─── Supplied passage

Country Roads—John Denver Nostalgia in the Dust and Mud

John Denver sang longingly of the country roads that took him home, but those of us who have driven unpaved routes all our lives know the reality—rural roads have their warts. Conditions have improved since the early days of the famous Lincoln Highway (right), but they still pose challenges.
I drive off pavement on a weekly basis to visit my parents on the family farm in rural Iowa, but I’m not the dust-and-mud jockey I was as a teen driving the old Chevy to school, sports, or the drive-in. Now I just complain when a few miles of gravel means I take my Honda to the car wash when I get back to town.
Dad is the real road warrior. Except for a four-year stint in college, he has lived along the same country roads for 87 years. And like most local sages, he has his methods for coping with gravel and mud.
Dad’s Rules of the Road
1. Speed bumps come naturally on country roads. Chuck holes, frost boils, and rain-softened shoulders are hazards. Washboarding can make some sections seem like bad amusement park rides. Forget about cruise control; think about slowing down.
2. Ice, snow, and rain affect gravel roads longer. Let farmers with monster pickup trucks blast through snow drifts, and leave the unmaintained dirt roads to the adventurous. (Note: my high school classmate, Don, regularly attacked lonely dirt roads after snow or rain storms. He used his dad’s ’64 International Harvester pickup for personal off-road rallies.)
3. A trail of dust from oncoming vehicles might hang over the road producing near-zero visibility. Headlights help, and a trail of dust in the distance does alert you to traffic. But at times, you’ll be in a sepia-colored fog.

──────
─── Record set

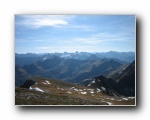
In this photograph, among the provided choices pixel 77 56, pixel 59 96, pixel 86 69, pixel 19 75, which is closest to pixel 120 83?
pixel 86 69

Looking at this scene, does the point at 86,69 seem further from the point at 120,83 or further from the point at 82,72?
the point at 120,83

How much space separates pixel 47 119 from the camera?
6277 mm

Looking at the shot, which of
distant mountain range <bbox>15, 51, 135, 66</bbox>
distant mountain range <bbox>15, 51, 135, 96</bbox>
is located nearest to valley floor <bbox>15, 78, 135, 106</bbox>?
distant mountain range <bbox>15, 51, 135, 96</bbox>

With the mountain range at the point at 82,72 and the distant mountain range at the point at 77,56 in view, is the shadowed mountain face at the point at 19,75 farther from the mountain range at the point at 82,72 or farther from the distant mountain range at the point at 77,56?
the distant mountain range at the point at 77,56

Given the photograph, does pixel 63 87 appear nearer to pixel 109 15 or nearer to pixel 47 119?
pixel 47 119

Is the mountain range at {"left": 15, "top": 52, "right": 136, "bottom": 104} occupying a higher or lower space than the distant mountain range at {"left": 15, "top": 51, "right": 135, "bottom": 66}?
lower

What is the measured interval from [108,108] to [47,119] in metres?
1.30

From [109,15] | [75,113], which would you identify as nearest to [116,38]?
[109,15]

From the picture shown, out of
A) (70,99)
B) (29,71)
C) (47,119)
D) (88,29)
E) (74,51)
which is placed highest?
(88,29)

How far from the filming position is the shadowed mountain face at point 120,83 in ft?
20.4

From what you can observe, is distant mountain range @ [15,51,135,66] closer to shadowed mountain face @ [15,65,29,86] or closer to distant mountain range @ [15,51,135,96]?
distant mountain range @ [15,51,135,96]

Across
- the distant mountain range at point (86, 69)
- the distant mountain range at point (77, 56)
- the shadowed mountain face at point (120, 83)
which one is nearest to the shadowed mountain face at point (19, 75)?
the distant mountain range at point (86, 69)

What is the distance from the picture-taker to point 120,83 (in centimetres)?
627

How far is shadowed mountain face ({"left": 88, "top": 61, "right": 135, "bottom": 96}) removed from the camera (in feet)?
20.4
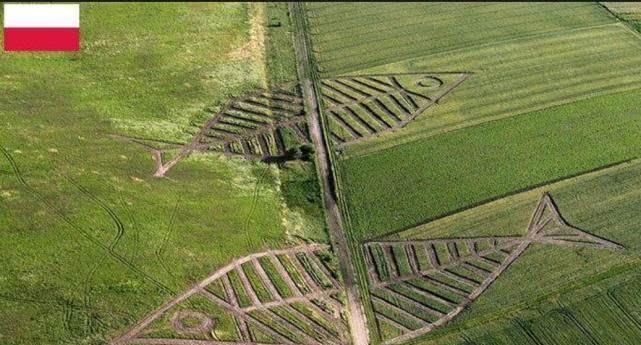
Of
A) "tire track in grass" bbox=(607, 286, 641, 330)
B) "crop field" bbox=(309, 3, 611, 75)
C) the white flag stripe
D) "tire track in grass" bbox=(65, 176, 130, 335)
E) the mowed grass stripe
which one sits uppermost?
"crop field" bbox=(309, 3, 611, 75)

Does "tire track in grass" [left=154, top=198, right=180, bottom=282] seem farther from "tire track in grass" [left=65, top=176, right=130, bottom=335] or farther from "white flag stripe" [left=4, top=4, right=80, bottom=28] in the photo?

──────
─── Record set

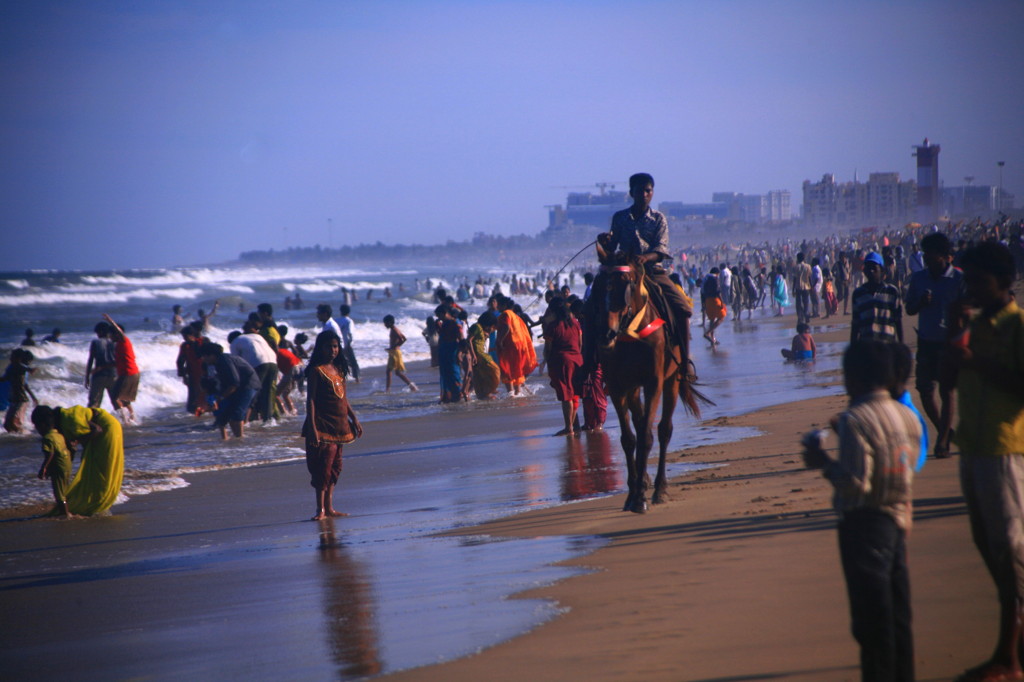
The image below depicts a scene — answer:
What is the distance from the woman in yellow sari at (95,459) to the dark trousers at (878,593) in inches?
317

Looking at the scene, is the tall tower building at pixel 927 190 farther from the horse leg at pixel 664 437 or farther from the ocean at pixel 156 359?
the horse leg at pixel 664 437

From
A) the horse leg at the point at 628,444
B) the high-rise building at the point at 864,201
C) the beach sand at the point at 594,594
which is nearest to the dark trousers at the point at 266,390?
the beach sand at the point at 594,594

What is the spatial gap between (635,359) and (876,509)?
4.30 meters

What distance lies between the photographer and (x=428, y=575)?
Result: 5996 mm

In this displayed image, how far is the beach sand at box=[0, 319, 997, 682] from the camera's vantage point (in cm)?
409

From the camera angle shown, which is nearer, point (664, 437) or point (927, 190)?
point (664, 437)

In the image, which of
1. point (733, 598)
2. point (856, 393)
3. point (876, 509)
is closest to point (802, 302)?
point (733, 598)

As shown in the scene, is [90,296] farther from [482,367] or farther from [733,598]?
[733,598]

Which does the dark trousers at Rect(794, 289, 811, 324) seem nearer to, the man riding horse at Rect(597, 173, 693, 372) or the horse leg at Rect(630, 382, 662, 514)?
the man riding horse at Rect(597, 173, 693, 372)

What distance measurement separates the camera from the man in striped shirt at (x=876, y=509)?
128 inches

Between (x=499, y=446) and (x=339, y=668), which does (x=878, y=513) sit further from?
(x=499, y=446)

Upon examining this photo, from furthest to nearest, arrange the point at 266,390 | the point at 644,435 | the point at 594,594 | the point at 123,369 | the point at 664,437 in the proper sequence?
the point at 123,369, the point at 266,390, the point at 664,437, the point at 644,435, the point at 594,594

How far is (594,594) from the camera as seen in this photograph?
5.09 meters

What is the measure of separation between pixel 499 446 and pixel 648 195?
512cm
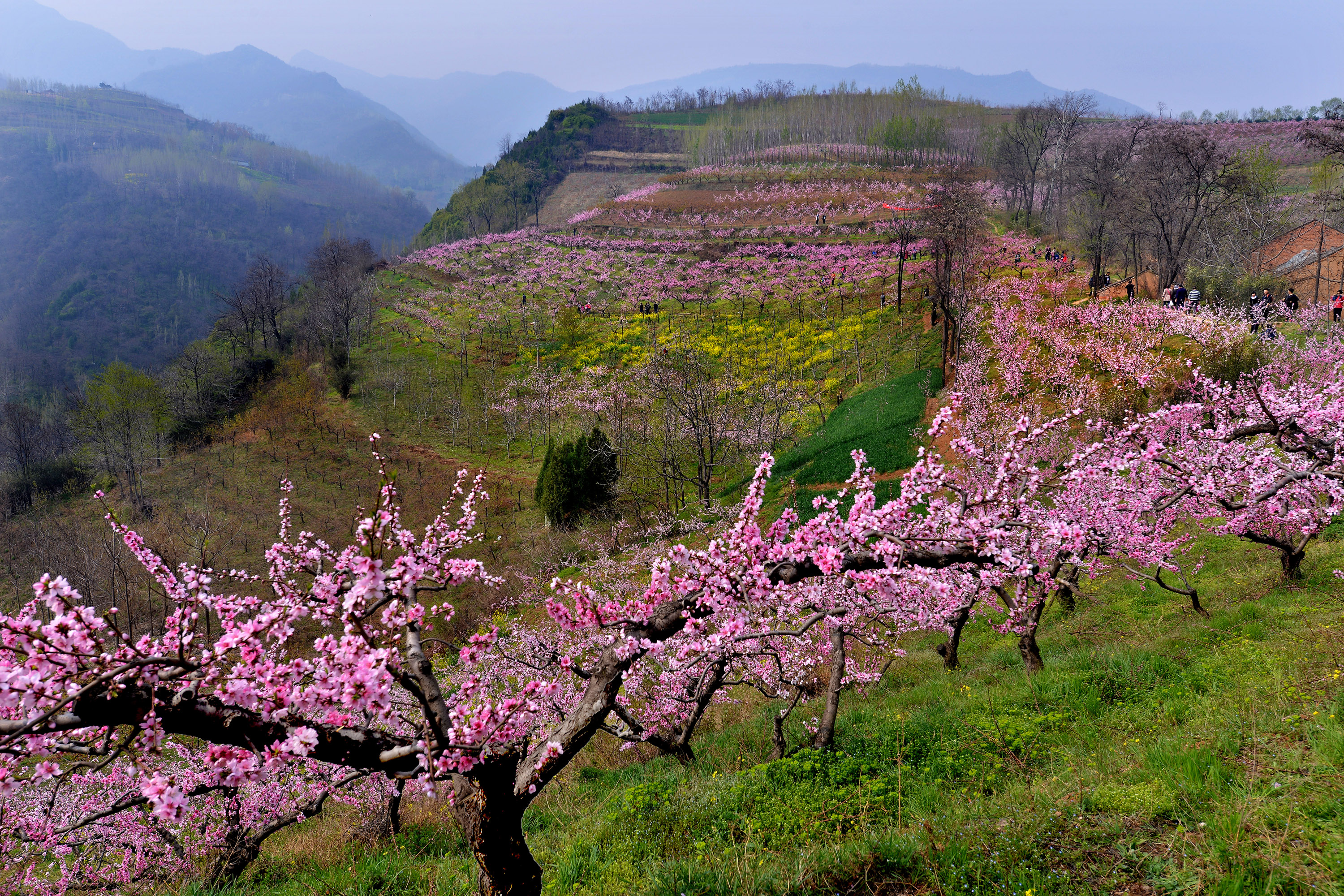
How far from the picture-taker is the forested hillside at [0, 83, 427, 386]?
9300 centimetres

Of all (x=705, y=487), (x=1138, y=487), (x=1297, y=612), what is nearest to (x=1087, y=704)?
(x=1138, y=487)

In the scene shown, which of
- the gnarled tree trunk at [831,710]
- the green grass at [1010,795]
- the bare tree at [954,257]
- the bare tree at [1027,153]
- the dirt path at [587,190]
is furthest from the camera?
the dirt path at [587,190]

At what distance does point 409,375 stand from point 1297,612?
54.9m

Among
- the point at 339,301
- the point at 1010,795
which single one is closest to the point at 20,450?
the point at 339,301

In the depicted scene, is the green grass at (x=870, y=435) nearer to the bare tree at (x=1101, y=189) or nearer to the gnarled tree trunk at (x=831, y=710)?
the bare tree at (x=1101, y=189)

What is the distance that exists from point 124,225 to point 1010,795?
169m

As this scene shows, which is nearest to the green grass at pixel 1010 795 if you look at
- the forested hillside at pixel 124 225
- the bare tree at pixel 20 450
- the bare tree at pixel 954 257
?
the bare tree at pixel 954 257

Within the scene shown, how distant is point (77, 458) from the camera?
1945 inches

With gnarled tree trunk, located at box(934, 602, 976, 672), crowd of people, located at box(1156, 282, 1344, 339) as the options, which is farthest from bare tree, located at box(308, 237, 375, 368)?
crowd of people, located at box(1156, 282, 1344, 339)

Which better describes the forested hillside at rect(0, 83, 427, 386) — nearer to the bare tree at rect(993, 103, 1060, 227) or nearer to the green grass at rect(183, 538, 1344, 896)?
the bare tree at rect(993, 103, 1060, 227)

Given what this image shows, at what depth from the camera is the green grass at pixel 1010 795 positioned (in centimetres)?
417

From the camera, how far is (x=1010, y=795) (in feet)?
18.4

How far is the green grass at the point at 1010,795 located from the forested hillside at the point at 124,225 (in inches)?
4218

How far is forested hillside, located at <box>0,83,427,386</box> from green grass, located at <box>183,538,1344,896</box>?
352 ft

──────
─── Record set

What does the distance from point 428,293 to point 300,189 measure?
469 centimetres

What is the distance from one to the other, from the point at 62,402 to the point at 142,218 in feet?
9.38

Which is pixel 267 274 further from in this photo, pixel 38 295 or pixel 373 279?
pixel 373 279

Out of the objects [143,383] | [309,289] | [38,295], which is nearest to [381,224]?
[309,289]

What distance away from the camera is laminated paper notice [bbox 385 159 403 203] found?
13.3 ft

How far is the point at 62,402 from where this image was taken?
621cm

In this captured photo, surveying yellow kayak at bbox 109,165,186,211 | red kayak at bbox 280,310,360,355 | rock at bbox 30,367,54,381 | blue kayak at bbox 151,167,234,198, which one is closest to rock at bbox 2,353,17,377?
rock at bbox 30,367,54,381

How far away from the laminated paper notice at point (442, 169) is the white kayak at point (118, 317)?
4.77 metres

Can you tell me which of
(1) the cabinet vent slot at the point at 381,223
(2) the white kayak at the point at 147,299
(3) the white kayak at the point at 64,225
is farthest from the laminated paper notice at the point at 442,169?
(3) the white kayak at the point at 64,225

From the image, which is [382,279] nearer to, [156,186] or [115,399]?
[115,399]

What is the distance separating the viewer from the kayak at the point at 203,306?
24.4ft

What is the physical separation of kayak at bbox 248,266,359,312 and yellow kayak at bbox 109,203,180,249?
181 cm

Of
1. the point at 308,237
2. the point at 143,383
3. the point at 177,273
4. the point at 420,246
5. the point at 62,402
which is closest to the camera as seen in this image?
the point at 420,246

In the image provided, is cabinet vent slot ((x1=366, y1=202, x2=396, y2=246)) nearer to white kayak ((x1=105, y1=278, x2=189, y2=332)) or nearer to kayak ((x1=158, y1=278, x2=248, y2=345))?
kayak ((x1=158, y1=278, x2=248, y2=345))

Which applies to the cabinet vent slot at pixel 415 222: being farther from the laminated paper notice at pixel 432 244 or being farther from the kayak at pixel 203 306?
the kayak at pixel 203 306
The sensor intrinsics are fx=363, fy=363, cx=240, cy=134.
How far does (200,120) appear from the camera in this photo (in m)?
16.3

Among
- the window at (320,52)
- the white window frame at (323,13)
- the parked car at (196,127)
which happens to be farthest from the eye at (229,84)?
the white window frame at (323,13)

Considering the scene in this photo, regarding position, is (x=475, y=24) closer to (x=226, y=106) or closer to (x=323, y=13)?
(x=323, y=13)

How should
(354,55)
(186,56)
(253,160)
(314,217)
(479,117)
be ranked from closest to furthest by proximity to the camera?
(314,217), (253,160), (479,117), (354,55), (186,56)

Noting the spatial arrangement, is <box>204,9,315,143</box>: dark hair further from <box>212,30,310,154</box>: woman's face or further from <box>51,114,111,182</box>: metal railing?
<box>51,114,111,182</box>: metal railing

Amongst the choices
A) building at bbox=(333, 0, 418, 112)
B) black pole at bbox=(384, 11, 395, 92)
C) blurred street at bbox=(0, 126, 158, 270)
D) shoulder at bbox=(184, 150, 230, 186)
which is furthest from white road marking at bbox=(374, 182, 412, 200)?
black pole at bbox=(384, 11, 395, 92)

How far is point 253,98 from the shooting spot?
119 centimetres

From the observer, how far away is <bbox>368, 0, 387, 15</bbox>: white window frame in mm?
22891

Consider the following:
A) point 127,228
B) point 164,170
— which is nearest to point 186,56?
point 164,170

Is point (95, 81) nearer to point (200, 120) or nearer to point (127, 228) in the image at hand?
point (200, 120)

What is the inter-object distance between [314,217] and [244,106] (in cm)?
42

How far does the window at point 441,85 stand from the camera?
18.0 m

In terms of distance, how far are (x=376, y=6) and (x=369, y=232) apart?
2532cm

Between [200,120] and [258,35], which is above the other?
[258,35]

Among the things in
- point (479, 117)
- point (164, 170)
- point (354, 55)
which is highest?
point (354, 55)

──────

** Actions to take **
[A] Please reproduce the country roads article word for word from "Dad is the real" up to and including "personal off-road rallies.)".
[B] Carry on writing the country roads article, starting after its last sentence.

** Replies **
[A]
Dad is the real road warrior. Except for a four-year stint in college, he has lived along the same country roads for 87 years. And like most local sages, he has his methods for coping with gravel and mud.
Dad’s Rules of the Road
1. Speed bumps come naturally on country roads. Chuck holes, frost boils, and rain-softened shoulders are hazards. Washboarding can make some sections seem like bad amusement park rides. Forget about cruise control; think about slowing down.
2. Ice, snow, and rain affect gravel roads longer. Let farmers with monster pickup trucks blast through snow drifts, and leave the unmaintained dirt roads to the adventurous. (Note: my high school classmate, Don, regularly attacked lonely dirt roads after snow or rain storms. He used his dad’s ’64 International Harvester pickup for personal off-road rallies.)

[B]
4. At unmarked country intersections, the vehicle on the right has the right-of-way. But don’t bet the farm that the other guy will stop. Tall corn hides approaching cars on blind corners. As they say, you could drive through and be right—dead right.
5. Be aware of local driving habits. Some folks drive down the middle of the road, and a few are still “windshield farmers.” They gawk to the sides checking out neighbors’ crops. Others might not use turning signals—they reckon, “No need for ‘em. Everybody around here knows where I’ll turn.”
6. Big farm equipment scares most visiting drivers—flashing lights, slow-moving vehicles, and machines that look like something out of Star Wars. Some farmers drive huge road-hogging combines “just a mile or so to the next field.” It’s best to stay patient or take an alternate route. If you’re following a “honey wagon,” stay back a ways. Enjoy the manure fragrance and watch for splatter or chunks. No need to take home souvenirs on your tires.
7. Darkness adds another dimension to country driving. Wandering livestock, raccoons, and skunks can be dangerous and smelly hazards. Deer seem to wait in ditches and bound out when you approach. (Note: during one week, my sister and her husband each hit deer with different vehicles. They were OK. The deer and vehicles weren’t.)
During my teen years, I paid the price for ignoring some of Dad’s edicts. A car looks mighty sad when it’s cowering in the ditch along a lonely back road. But I still appreciate the serenity and beauty that often comes with a drive in the country. For most rural folks, John Denver was right: “Take me home, country roads.”